Another winner! Just finished It's all Chaos. Could not put it down; read it all night. Now I will read it again, slowly digesting it. You are a wonderful, colorful writer in the vein of W. Irving, S. Maugham, P. Loti, I. Turgenev. L. Yutan, and Amado. I thank you for the opportunity to enjoy, so far, two of your books. I am lending them to my friends so they can enjoy them too. Please keep writing more.
Oleg Tupine, Falls Church, VA

From the Publisher:
Readers consistently tell us that they relate deeply to the stories in this broad ranging collection.

From the Author:
These stories develop many themes. Taking the book as a whole, however, I discovered a common theme that runs through most of them. It's that life is essentially unpredictable, chaotic. The characters I portray are usually in a predicament of their own making. They cope in a variety of ways, some not always successful.

From the Foreword:
Hugh Aaron's short story fiction captures many of the thoughts and worries that plague us all, no matter what age we are. All ages and predicaments are fair game for Aaron's characters. Tales of marriage, business, friendship, tragedy, lost love, unfulfilled dreams and personal uncertainty all flow from Aaron's pen with masterful delivery, sensitive and poignant. When you have finished reading, you will feel several of these stories are too painfully real. The beauty of Aaron's stories is that we see ourselves in them. We can pretend otherwise, but we are there nonetheless.
William D. Bushnell

Reviews of It's All Chaos
Under collections-by-one-author, I'd like to introduce you to a special person. From right around the corner in Belfast, is Hugh Aaron whose It's All Chaos is a collection of the most people-y stories I've come across in years. These are the kind of stories that used to be told within a family, memory stories, emotional rememberances, stories that reach out and touch for real. Try "Sailing Free" and see if you can stand off from it; read "The Coffee Break" and try to keep it on the page.
Marilis Hornidge, The Courier Gazette, Rockland, ME

Hugh Aaron's short story collection It's All Chaos represents dynamite tales on a short fuse, hot bursts of epiphany in the ever expanding growth of human pain, searing journeys from innocence to experience, underscoring the troubled spirit lurking beneath the face that faces the world.

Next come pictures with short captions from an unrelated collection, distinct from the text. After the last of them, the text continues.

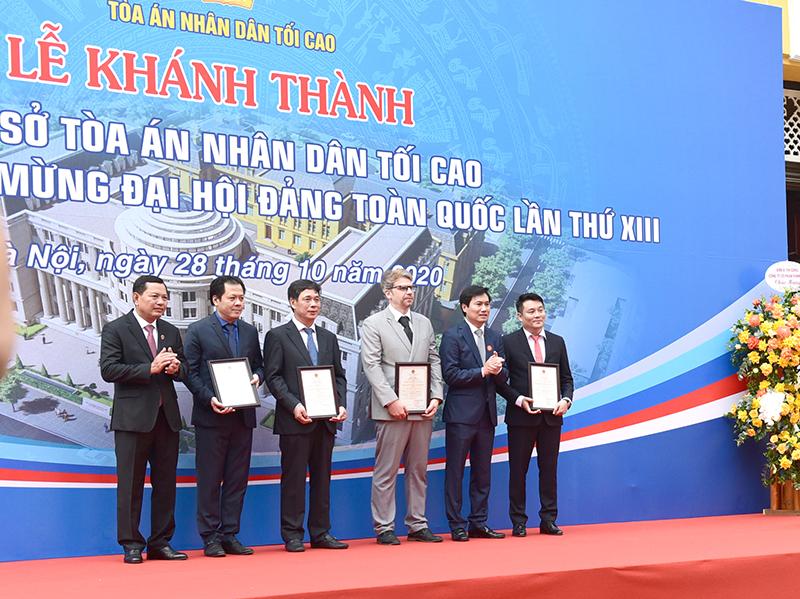 """Phó Tổng Giám đốc Nguyễn Đăng Quang (ngoài cùng bên phải) nhận giải thưởng """"Công trình chất lượng cao"""""""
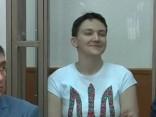 Lidmašīna ar Krievijā nepamatoti notiesāto Savčenko dodas mājup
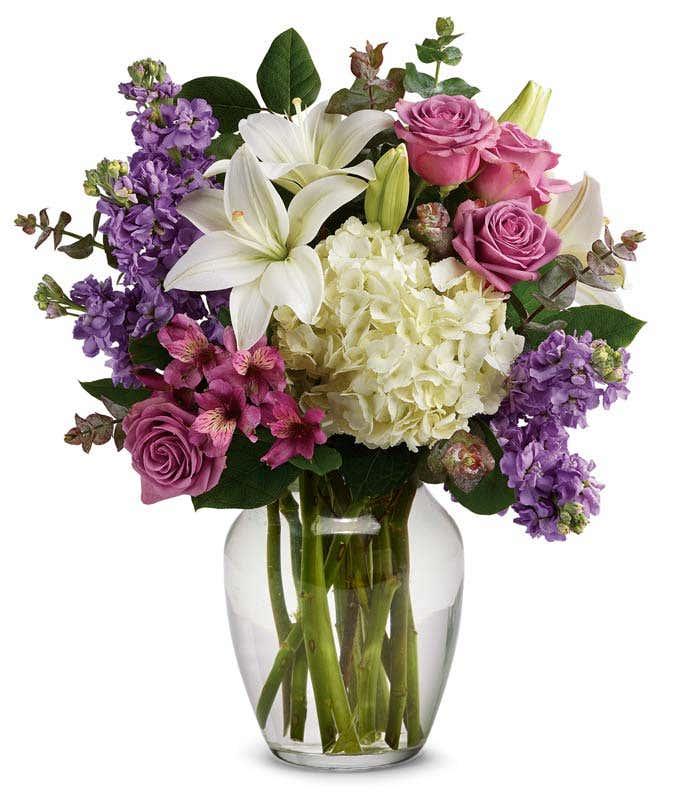 Stunning romantic flower arrangement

In these riveting stories of stark prose and lacerating dialogue, weddings are preludes to disaster, hopes are blasted, achievements blunted, success thwarted, marital bliss is an oxymoron. Though not the mills of God, they still grind exceedingly fine. Holding things dear in this life is like squeezing water.

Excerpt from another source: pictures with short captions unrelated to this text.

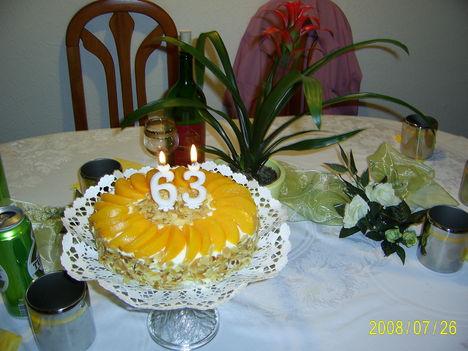 Stahl Judit tortája kicsit másképpen
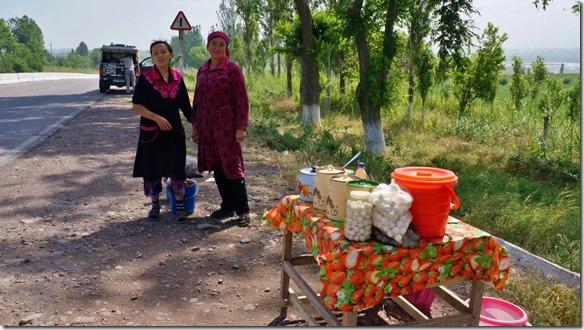 2031 2 Verkäuferinnen des Käses der am Strassenrand verkauft wird (1024x575)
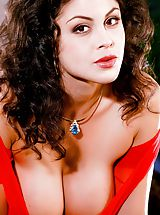 Nackte Frau Babes, Sizzling in her red dress, this hot tamale wants some spicy action.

Most of these stories, with their initial expectant awakening, conclude in revelations of irreversible misfortune. Dostoyevskian bleak, the characters, though not hopeless, lack hope; though far from helpless, need help. "Curst be he who puts his faith in man", says the Bible, but one character states characteristically, "We matter to each other. Nothing else in the whole universe gives a damn." There are no spiritual frames of reference, and few, if any, resolutions. Suicide releases some; nihilism relieves others. They deplore life as they cling to it. If it is true, as Aaron states, that "suffering brings wisdom", it is the wisdom of time, not of eternity. Since the face of God is missing from our lives, they are held hostage to life's changes and tribulations, unable to embrace its essence. Thus, a dream sequence perterbs a character's "sawdust soul."

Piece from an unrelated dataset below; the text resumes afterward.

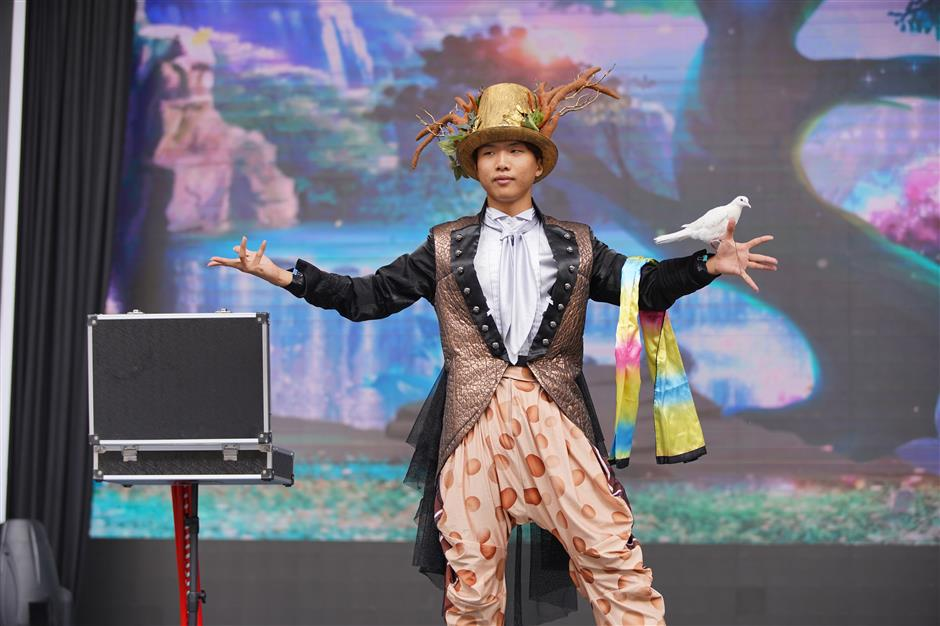 World of acrobatics, magic for all the family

Aaron often exposes the naked heart, agonizing as it blinks and shrivels in the cold, blinding winter sun of its humiliation. There is the heartbreaking and unforgettable portrait of a former nun who loses her innocence, then loses God, and finally loses herself, an earth-mother figure torn up by the roots.

There are poignant moments, too, where in "This Land is Mine," a young boy learns a valuable lesson from a perspicacious old man, and in "Sailing Free," the sea represents its timeless symbol of unbounded freedom to a troubled soul.

Aaron's authentic vision of the post WWII's sterile era sparkles. To paraphrase Orson Welles's tribute to James Cagney's screen performance: Nothing in Aaron's fiction is real, but everything is true.